On February 28, 2001, Chief Ebri submitted the final report of his committee’s work to President Obasanjo, the recommendations of which today have not been implemented. The committee recommended ‘that emerging from prolonged military rule, which suppressed free speech, Nigerians once again had the opportunity to voice out their deepest concerns about a country which they cherished so much and in several voices, wished for its rapid growth and maturity into an economically viable, politically stable and socially robust nation in the great African continent.
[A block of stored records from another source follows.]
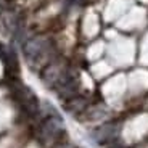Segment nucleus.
Instances as JSON below:
<instances>
[{"instance_id":"nucleus-1","label":"nucleus","mask_w":148,"mask_h":148,"mask_svg":"<svg viewBox=\"0 0 148 148\" xmlns=\"http://www.w3.org/2000/svg\"><path fill=\"white\" fill-rule=\"evenodd\" d=\"M21 48L27 64L34 71H42L52 60L56 58V48L53 40L42 34L27 37L21 44Z\"/></svg>"},{"instance_id":"nucleus-2","label":"nucleus","mask_w":148,"mask_h":148,"mask_svg":"<svg viewBox=\"0 0 148 148\" xmlns=\"http://www.w3.org/2000/svg\"><path fill=\"white\" fill-rule=\"evenodd\" d=\"M69 68L71 66L64 61V60H61V58L56 56L55 60H52V61H50V63H48L47 66L40 71L42 82L47 85L48 89L55 90L56 85L63 81V77L66 76L68 71H69Z\"/></svg>"},{"instance_id":"nucleus-3","label":"nucleus","mask_w":148,"mask_h":148,"mask_svg":"<svg viewBox=\"0 0 148 148\" xmlns=\"http://www.w3.org/2000/svg\"><path fill=\"white\" fill-rule=\"evenodd\" d=\"M13 93H15V98L19 103V106L26 111L31 118L40 116L42 105L29 87H26V85H23V84H15L13 85Z\"/></svg>"},{"instance_id":"nucleus-4","label":"nucleus","mask_w":148,"mask_h":148,"mask_svg":"<svg viewBox=\"0 0 148 148\" xmlns=\"http://www.w3.org/2000/svg\"><path fill=\"white\" fill-rule=\"evenodd\" d=\"M119 130H121V126H119L118 122H105L100 127H97V129L92 130L90 137H92V140L97 145L108 147V145L118 142Z\"/></svg>"},{"instance_id":"nucleus-5","label":"nucleus","mask_w":148,"mask_h":148,"mask_svg":"<svg viewBox=\"0 0 148 148\" xmlns=\"http://www.w3.org/2000/svg\"><path fill=\"white\" fill-rule=\"evenodd\" d=\"M89 106H90L89 100H87L85 97L79 95V93L76 97H73V98H69V100L64 101V110H66L69 114H73V116L84 114L85 110H87Z\"/></svg>"},{"instance_id":"nucleus-6","label":"nucleus","mask_w":148,"mask_h":148,"mask_svg":"<svg viewBox=\"0 0 148 148\" xmlns=\"http://www.w3.org/2000/svg\"><path fill=\"white\" fill-rule=\"evenodd\" d=\"M84 114L87 116V119H90V121H95V119L105 118V116L108 114V110L103 106V105H90V106L85 110Z\"/></svg>"},{"instance_id":"nucleus-7","label":"nucleus","mask_w":148,"mask_h":148,"mask_svg":"<svg viewBox=\"0 0 148 148\" xmlns=\"http://www.w3.org/2000/svg\"><path fill=\"white\" fill-rule=\"evenodd\" d=\"M11 3H10V0H0V13L3 10H7V8H10Z\"/></svg>"},{"instance_id":"nucleus-8","label":"nucleus","mask_w":148,"mask_h":148,"mask_svg":"<svg viewBox=\"0 0 148 148\" xmlns=\"http://www.w3.org/2000/svg\"><path fill=\"white\" fill-rule=\"evenodd\" d=\"M105 148H126V147H124V145H121V143H118V142H114V143L108 145V147H105Z\"/></svg>"},{"instance_id":"nucleus-9","label":"nucleus","mask_w":148,"mask_h":148,"mask_svg":"<svg viewBox=\"0 0 148 148\" xmlns=\"http://www.w3.org/2000/svg\"><path fill=\"white\" fill-rule=\"evenodd\" d=\"M68 2H69V3H77L79 0H68Z\"/></svg>"}]
</instances>
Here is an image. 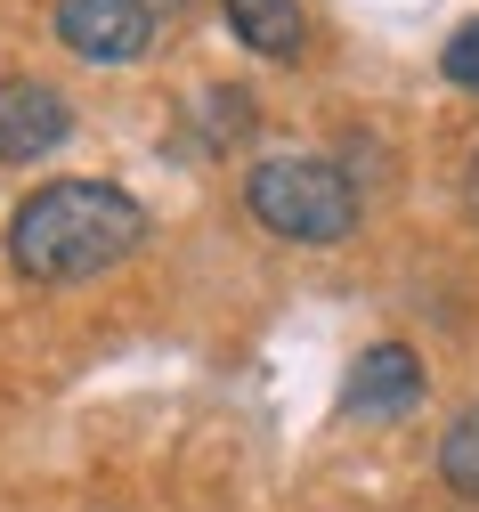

In this sea of discordant voices, one could clearly discern criticisms of the 1999 Constitution as a military enactment with unitary command features. Nigerians, who spoke or wrote on the Constitution, were unequivocal in their condemnation of the Constitution, which they believed had sounded the death knell on our cherished federal system. For most Nigerians in a deeply traumatised setting, only a Sovereign National Conference, where Nigerians could freely assemble and renegotiate the basis on which they will be willing to continue to live together, would adequately address the contending national issues’.  I think it is high time we hold a Sovereign National Conference.